I have stored free floating sections at -80 in 30% sucrose - one of our collaborators here suggested it. The few antibodies I used on them still looked great. However, the tissue did get tangled (probably because I put way too many in a tube together) so I had section loss. Is there a reason you are cutting so many sections at once? I usually just cut what I need for the experiment and put the block back in the -80.
That’s good to know. I try to slice all at once because I was under the impression that, for fresh tissue at least, going back and forth with temperature changes (-20c to 80C) would degrade the morphology and maybe affect things like RNA. Also it’s just easier to get it all done and move on to other tissues. For fixed tissue, we could keep the block in -80C after sectioning, yes. But if we’re sectioning, I figure, might as well make all the things and be done. Hence my desire to find a storage solution for sections. I’ll try the sucrose.

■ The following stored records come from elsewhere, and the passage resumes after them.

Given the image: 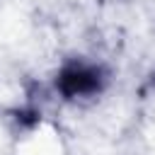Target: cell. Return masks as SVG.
<instances>
[{"label": "cell", "mask_w": 155, "mask_h": 155, "mask_svg": "<svg viewBox=\"0 0 155 155\" xmlns=\"http://www.w3.org/2000/svg\"><path fill=\"white\" fill-rule=\"evenodd\" d=\"M104 73L99 65L85 63V61H73L61 68L56 78V87L63 97L68 99H80V97H92L104 87Z\"/></svg>", "instance_id": "6da1fadb"}]
</instances>
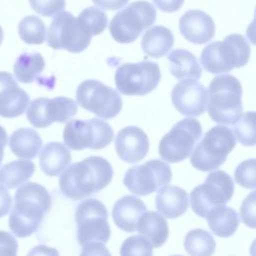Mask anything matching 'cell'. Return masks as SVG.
<instances>
[{
    "label": "cell",
    "instance_id": "6da1fadb",
    "mask_svg": "<svg viewBox=\"0 0 256 256\" xmlns=\"http://www.w3.org/2000/svg\"><path fill=\"white\" fill-rule=\"evenodd\" d=\"M59 178L62 194L81 200L104 189L112 180L111 164L100 156H90L66 167Z\"/></svg>",
    "mask_w": 256,
    "mask_h": 256
},
{
    "label": "cell",
    "instance_id": "7a4b0ae2",
    "mask_svg": "<svg viewBox=\"0 0 256 256\" xmlns=\"http://www.w3.org/2000/svg\"><path fill=\"white\" fill-rule=\"evenodd\" d=\"M51 195L35 182L21 185L14 196L9 228L14 236L25 238L34 234L51 208Z\"/></svg>",
    "mask_w": 256,
    "mask_h": 256
},
{
    "label": "cell",
    "instance_id": "3957f363",
    "mask_svg": "<svg viewBox=\"0 0 256 256\" xmlns=\"http://www.w3.org/2000/svg\"><path fill=\"white\" fill-rule=\"evenodd\" d=\"M207 110L210 118L223 125H234L242 115V86L232 75L216 76L207 91Z\"/></svg>",
    "mask_w": 256,
    "mask_h": 256
},
{
    "label": "cell",
    "instance_id": "277c9868",
    "mask_svg": "<svg viewBox=\"0 0 256 256\" xmlns=\"http://www.w3.org/2000/svg\"><path fill=\"white\" fill-rule=\"evenodd\" d=\"M250 45L242 35L230 34L223 41L208 44L202 50L200 62L209 73H226L245 66L250 58Z\"/></svg>",
    "mask_w": 256,
    "mask_h": 256
},
{
    "label": "cell",
    "instance_id": "5b68a950",
    "mask_svg": "<svg viewBox=\"0 0 256 256\" xmlns=\"http://www.w3.org/2000/svg\"><path fill=\"white\" fill-rule=\"evenodd\" d=\"M236 139L233 131L224 125L208 130L192 151L190 162L197 170L207 172L219 168L233 150Z\"/></svg>",
    "mask_w": 256,
    "mask_h": 256
},
{
    "label": "cell",
    "instance_id": "8992f818",
    "mask_svg": "<svg viewBox=\"0 0 256 256\" xmlns=\"http://www.w3.org/2000/svg\"><path fill=\"white\" fill-rule=\"evenodd\" d=\"M108 212L105 205L94 198L82 201L76 209L77 240L83 246L105 244L110 238Z\"/></svg>",
    "mask_w": 256,
    "mask_h": 256
},
{
    "label": "cell",
    "instance_id": "52a82bcc",
    "mask_svg": "<svg viewBox=\"0 0 256 256\" xmlns=\"http://www.w3.org/2000/svg\"><path fill=\"white\" fill-rule=\"evenodd\" d=\"M92 34L78 17L68 11L54 16L47 31V44L55 49H65L71 53L84 51L91 42Z\"/></svg>",
    "mask_w": 256,
    "mask_h": 256
},
{
    "label": "cell",
    "instance_id": "ba28073f",
    "mask_svg": "<svg viewBox=\"0 0 256 256\" xmlns=\"http://www.w3.org/2000/svg\"><path fill=\"white\" fill-rule=\"evenodd\" d=\"M156 20V10L148 1H135L119 11L112 18L109 31L112 38L123 44L135 41L144 29Z\"/></svg>",
    "mask_w": 256,
    "mask_h": 256
},
{
    "label": "cell",
    "instance_id": "9c48e42d",
    "mask_svg": "<svg viewBox=\"0 0 256 256\" xmlns=\"http://www.w3.org/2000/svg\"><path fill=\"white\" fill-rule=\"evenodd\" d=\"M201 135L202 127L197 119L180 120L161 139L158 146L160 157L169 163L183 161L190 156Z\"/></svg>",
    "mask_w": 256,
    "mask_h": 256
},
{
    "label": "cell",
    "instance_id": "30bf717a",
    "mask_svg": "<svg viewBox=\"0 0 256 256\" xmlns=\"http://www.w3.org/2000/svg\"><path fill=\"white\" fill-rule=\"evenodd\" d=\"M233 192L234 183L230 175L222 170H215L208 174L201 185L192 190L191 209L198 216L206 218L213 207L229 202Z\"/></svg>",
    "mask_w": 256,
    "mask_h": 256
},
{
    "label": "cell",
    "instance_id": "8fae6325",
    "mask_svg": "<svg viewBox=\"0 0 256 256\" xmlns=\"http://www.w3.org/2000/svg\"><path fill=\"white\" fill-rule=\"evenodd\" d=\"M113 137L111 126L106 121L97 118L71 120L63 131L64 144L73 150L102 149L111 143Z\"/></svg>",
    "mask_w": 256,
    "mask_h": 256
},
{
    "label": "cell",
    "instance_id": "7c38bea8",
    "mask_svg": "<svg viewBox=\"0 0 256 256\" xmlns=\"http://www.w3.org/2000/svg\"><path fill=\"white\" fill-rule=\"evenodd\" d=\"M161 79L157 63L144 60L125 63L115 73V84L120 93L128 96H144L154 90Z\"/></svg>",
    "mask_w": 256,
    "mask_h": 256
},
{
    "label": "cell",
    "instance_id": "4fadbf2b",
    "mask_svg": "<svg viewBox=\"0 0 256 256\" xmlns=\"http://www.w3.org/2000/svg\"><path fill=\"white\" fill-rule=\"evenodd\" d=\"M76 99L82 108L103 119L117 116L122 109V99L118 92L94 79L79 84Z\"/></svg>",
    "mask_w": 256,
    "mask_h": 256
},
{
    "label": "cell",
    "instance_id": "5bb4252c",
    "mask_svg": "<svg viewBox=\"0 0 256 256\" xmlns=\"http://www.w3.org/2000/svg\"><path fill=\"white\" fill-rule=\"evenodd\" d=\"M171 179L172 171L169 165L154 159L129 168L125 173L123 183L130 192L139 196H147L169 184Z\"/></svg>",
    "mask_w": 256,
    "mask_h": 256
},
{
    "label": "cell",
    "instance_id": "9a60e30c",
    "mask_svg": "<svg viewBox=\"0 0 256 256\" xmlns=\"http://www.w3.org/2000/svg\"><path fill=\"white\" fill-rule=\"evenodd\" d=\"M78 108L74 100L64 96L52 99L37 98L26 111L28 121L36 128H45L54 122L64 123L77 114Z\"/></svg>",
    "mask_w": 256,
    "mask_h": 256
},
{
    "label": "cell",
    "instance_id": "2e32d148",
    "mask_svg": "<svg viewBox=\"0 0 256 256\" xmlns=\"http://www.w3.org/2000/svg\"><path fill=\"white\" fill-rule=\"evenodd\" d=\"M171 100L178 112L188 116H200L206 110L207 89L196 79H184L172 90Z\"/></svg>",
    "mask_w": 256,
    "mask_h": 256
},
{
    "label": "cell",
    "instance_id": "e0dca14e",
    "mask_svg": "<svg viewBox=\"0 0 256 256\" xmlns=\"http://www.w3.org/2000/svg\"><path fill=\"white\" fill-rule=\"evenodd\" d=\"M29 102L27 92L18 86L14 77L8 72L0 71V116L18 117L25 112Z\"/></svg>",
    "mask_w": 256,
    "mask_h": 256
},
{
    "label": "cell",
    "instance_id": "ac0fdd59",
    "mask_svg": "<svg viewBox=\"0 0 256 256\" xmlns=\"http://www.w3.org/2000/svg\"><path fill=\"white\" fill-rule=\"evenodd\" d=\"M115 148L120 159L128 163H136L147 155L149 150L148 136L137 126L125 127L116 136Z\"/></svg>",
    "mask_w": 256,
    "mask_h": 256
},
{
    "label": "cell",
    "instance_id": "d6986e66",
    "mask_svg": "<svg viewBox=\"0 0 256 256\" xmlns=\"http://www.w3.org/2000/svg\"><path fill=\"white\" fill-rule=\"evenodd\" d=\"M179 30L189 42L204 44L214 37L215 24L207 13L201 10H189L181 16Z\"/></svg>",
    "mask_w": 256,
    "mask_h": 256
},
{
    "label": "cell",
    "instance_id": "ffe728a7",
    "mask_svg": "<svg viewBox=\"0 0 256 256\" xmlns=\"http://www.w3.org/2000/svg\"><path fill=\"white\" fill-rule=\"evenodd\" d=\"M146 209V205L140 198L132 195L124 196L114 204L112 218L118 228L126 232H133L138 219Z\"/></svg>",
    "mask_w": 256,
    "mask_h": 256
},
{
    "label": "cell",
    "instance_id": "44dd1931",
    "mask_svg": "<svg viewBox=\"0 0 256 256\" xmlns=\"http://www.w3.org/2000/svg\"><path fill=\"white\" fill-rule=\"evenodd\" d=\"M155 202L160 214L173 219L186 212L188 208V194L181 187L164 185L159 188Z\"/></svg>",
    "mask_w": 256,
    "mask_h": 256
},
{
    "label": "cell",
    "instance_id": "7402d4cb",
    "mask_svg": "<svg viewBox=\"0 0 256 256\" xmlns=\"http://www.w3.org/2000/svg\"><path fill=\"white\" fill-rule=\"evenodd\" d=\"M71 154L60 142L47 143L39 155L41 170L48 176H57L70 164Z\"/></svg>",
    "mask_w": 256,
    "mask_h": 256
},
{
    "label": "cell",
    "instance_id": "603a6c76",
    "mask_svg": "<svg viewBox=\"0 0 256 256\" xmlns=\"http://www.w3.org/2000/svg\"><path fill=\"white\" fill-rule=\"evenodd\" d=\"M135 230L145 236L151 242L152 246L156 248L166 242L169 234L166 219L155 211H145L138 219Z\"/></svg>",
    "mask_w": 256,
    "mask_h": 256
},
{
    "label": "cell",
    "instance_id": "cb8c5ba5",
    "mask_svg": "<svg viewBox=\"0 0 256 256\" xmlns=\"http://www.w3.org/2000/svg\"><path fill=\"white\" fill-rule=\"evenodd\" d=\"M206 219L210 230L216 236L223 238L232 236L239 226L237 212L225 204L213 207L207 213Z\"/></svg>",
    "mask_w": 256,
    "mask_h": 256
},
{
    "label": "cell",
    "instance_id": "d4e9b609",
    "mask_svg": "<svg viewBox=\"0 0 256 256\" xmlns=\"http://www.w3.org/2000/svg\"><path fill=\"white\" fill-rule=\"evenodd\" d=\"M9 147L14 155L22 159H33L42 147V139L31 128H20L10 136Z\"/></svg>",
    "mask_w": 256,
    "mask_h": 256
},
{
    "label": "cell",
    "instance_id": "484cf974",
    "mask_svg": "<svg viewBox=\"0 0 256 256\" xmlns=\"http://www.w3.org/2000/svg\"><path fill=\"white\" fill-rule=\"evenodd\" d=\"M174 43V36L170 29L164 26H153L142 36L141 47L145 54L153 58H160L168 53Z\"/></svg>",
    "mask_w": 256,
    "mask_h": 256
},
{
    "label": "cell",
    "instance_id": "4316f807",
    "mask_svg": "<svg viewBox=\"0 0 256 256\" xmlns=\"http://www.w3.org/2000/svg\"><path fill=\"white\" fill-rule=\"evenodd\" d=\"M170 73L178 80L199 79L202 74L200 64L194 54L185 49H175L167 56Z\"/></svg>",
    "mask_w": 256,
    "mask_h": 256
},
{
    "label": "cell",
    "instance_id": "83f0119b",
    "mask_svg": "<svg viewBox=\"0 0 256 256\" xmlns=\"http://www.w3.org/2000/svg\"><path fill=\"white\" fill-rule=\"evenodd\" d=\"M35 164L27 160H15L0 168V185L13 189L26 182L34 173Z\"/></svg>",
    "mask_w": 256,
    "mask_h": 256
},
{
    "label": "cell",
    "instance_id": "f1b7e54d",
    "mask_svg": "<svg viewBox=\"0 0 256 256\" xmlns=\"http://www.w3.org/2000/svg\"><path fill=\"white\" fill-rule=\"evenodd\" d=\"M45 68V61L40 53H22L15 61L13 72L22 83H32L39 78Z\"/></svg>",
    "mask_w": 256,
    "mask_h": 256
},
{
    "label": "cell",
    "instance_id": "f546056e",
    "mask_svg": "<svg viewBox=\"0 0 256 256\" xmlns=\"http://www.w3.org/2000/svg\"><path fill=\"white\" fill-rule=\"evenodd\" d=\"M184 248L190 255L209 256L214 253L216 243L209 232L197 228L186 234Z\"/></svg>",
    "mask_w": 256,
    "mask_h": 256
},
{
    "label": "cell",
    "instance_id": "4dcf8cb0",
    "mask_svg": "<svg viewBox=\"0 0 256 256\" xmlns=\"http://www.w3.org/2000/svg\"><path fill=\"white\" fill-rule=\"evenodd\" d=\"M18 33L20 38L27 44H42L45 40L46 27L39 17L29 15L20 21Z\"/></svg>",
    "mask_w": 256,
    "mask_h": 256
},
{
    "label": "cell",
    "instance_id": "1f68e13d",
    "mask_svg": "<svg viewBox=\"0 0 256 256\" xmlns=\"http://www.w3.org/2000/svg\"><path fill=\"white\" fill-rule=\"evenodd\" d=\"M78 18L83 21L92 36L102 33L108 23L106 13L96 6H90L83 9L78 15Z\"/></svg>",
    "mask_w": 256,
    "mask_h": 256
},
{
    "label": "cell",
    "instance_id": "d6a6232c",
    "mask_svg": "<svg viewBox=\"0 0 256 256\" xmlns=\"http://www.w3.org/2000/svg\"><path fill=\"white\" fill-rule=\"evenodd\" d=\"M255 113L254 111L246 112L234 124V135L238 141L244 146L255 145V128H254Z\"/></svg>",
    "mask_w": 256,
    "mask_h": 256
},
{
    "label": "cell",
    "instance_id": "836d02e7",
    "mask_svg": "<svg viewBox=\"0 0 256 256\" xmlns=\"http://www.w3.org/2000/svg\"><path fill=\"white\" fill-rule=\"evenodd\" d=\"M151 242L145 236H131L127 238L121 248V255H141L151 256L153 253Z\"/></svg>",
    "mask_w": 256,
    "mask_h": 256
},
{
    "label": "cell",
    "instance_id": "e575fe53",
    "mask_svg": "<svg viewBox=\"0 0 256 256\" xmlns=\"http://www.w3.org/2000/svg\"><path fill=\"white\" fill-rule=\"evenodd\" d=\"M255 175H256V164L255 159L245 160L240 163L235 170V181L244 188L255 189Z\"/></svg>",
    "mask_w": 256,
    "mask_h": 256
},
{
    "label": "cell",
    "instance_id": "d590c367",
    "mask_svg": "<svg viewBox=\"0 0 256 256\" xmlns=\"http://www.w3.org/2000/svg\"><path fill=\"white\" fill-rule=\"evenodd\" d=\"M32 9L38 14L50 17L64 10L65 0H29Z\"/></svg>",
    "mask_w": 256,
    "mask_h": 256
},
{
    "label": "cell",
    "instance_id": "8d00e7d4",
    "mask_svg": "<svg viewBox=\"0 0 256 256\" xmlns=\"http://www.w3.org/2000/svg\"><path fill=\"white\" fill-rule=\"evenodd\" d=\"M242 221L249 227L255 228V191L248 195L240 208Z\"/></svg>",
    "mask_w": 256,
    "mask_h": 256
},
{
    "label": "cell",
    "instance_id": "74e56055",
    "mask_svg": "<svg viewBox=\"0 0 256 256\" xmlns=\"http://www.w3.org/2000/svg\"><path fill=\"white\" fill-rule=\"evenodd\" d=\"M18 243L12 234L0 230V255H16Z\"/></svg>",
    "mask_w": 256,
    "mask_h": 256
},
{
    "label": "cell",
    "instance_id": "f35d334b",
    "mask_svg": "<svg viewBox=\"0 0 256 256\" xmlns=\"http://www.w3.org/2000/svg\"><path fill=\"white\" fill-rule=\"evenodd\" d=\"M153 3L161 11L170 13L179 10L183 5L184 0H153Z\"/></svg>",
    "mask_w": 256,
    "mask_h": 256
},
{
    "label": "cell",
    "instance_id": "ab89813d",
    "mask_svg": "<svg viewBox=\"0 0 256 256\" xmlns=\"http://www.w3.org/2000/svg\"><path fill=\"white\" fill-rule=\"evenodd\" d=\"M12 206V198L6 188L0 185V218L6 215Z\"/></svg>",
    "mask_w": 256,
    "mask_h": 256
},
{
    "label": "cell",
    "instance_id": "60d3db41",
    "mask_svg": "<svg viewBox=\"0 0 256 256\" xmlns=\"http://www.w3.org/2000/svg\"><path fill=\"white\" fill-rule=\"evenodd\" d=\"M97 6L106 10H118L128 3L129 0H92Z\"/></svg>",
    "mask_w": 256,
    "mask_h": 256
},
{
    "label": "cell",
    "instance_id": "b9f144b4",
    "mask_svg": "<svg viewBox=\"0 0 256 256\" xmlns=\"http://www.w3.org/2000/svg\"><path fill=\"white\" fill-rule=\"evenodd\" d=\"M7 144V133L5 129L0 125V164L4 156V148Z\"/></svg>",
    "mask_w": 256,
    "mask_h": 256
},
{
    "label": "cell",
    "instance_id": "7bdbcfd3",
    "mask_svg": "<svg viewBox=\"0 0 256 256\" xmlns=\"http://www.w3.org/2000/svg\"><path fill=\"white\" fill-rule=\"evenodd\" d=\"M3 38H4V32H3V29H2V27L0 26V45H1L2 41H3Z\"/></svg>",
    "mask_w": 256,
    "mask_h": 256
}]
</instances>
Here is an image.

How do you store partially used blocks? Do you take it off the chuck or just put it in the freezer while on the chuck? If the latter, that’s one of my reasons for avoiding keeping remaining tissue in the freezer - it uses up a chuck.
Yes, those steps are correct. I honestly prefer using fresh frozen tissue for everything now though and I rarely use perfused/pre-fixed tissues. Antibodies can be so finicky when it comes to fixation state that I would rather just optimize the fixation times for sections of one fresh frozen specimen, over perfusing a bunch of different animals with different volumes/flow rate/etc of fix to figure out which one works best.
I see your point. I’ve thought about the same. Do you not find the morphology of fixed tissue better than fresh (and then fixed on slide)? The PFA-fixed tissue just looks nicer in my hands. Maybe we need to get better with the freezing.
What other fixatives do you use? I’ve toyed with acetone recently. I’m not impressed. Probably factor that matters most is duration of PFA fixation. I never do antigen retrieval.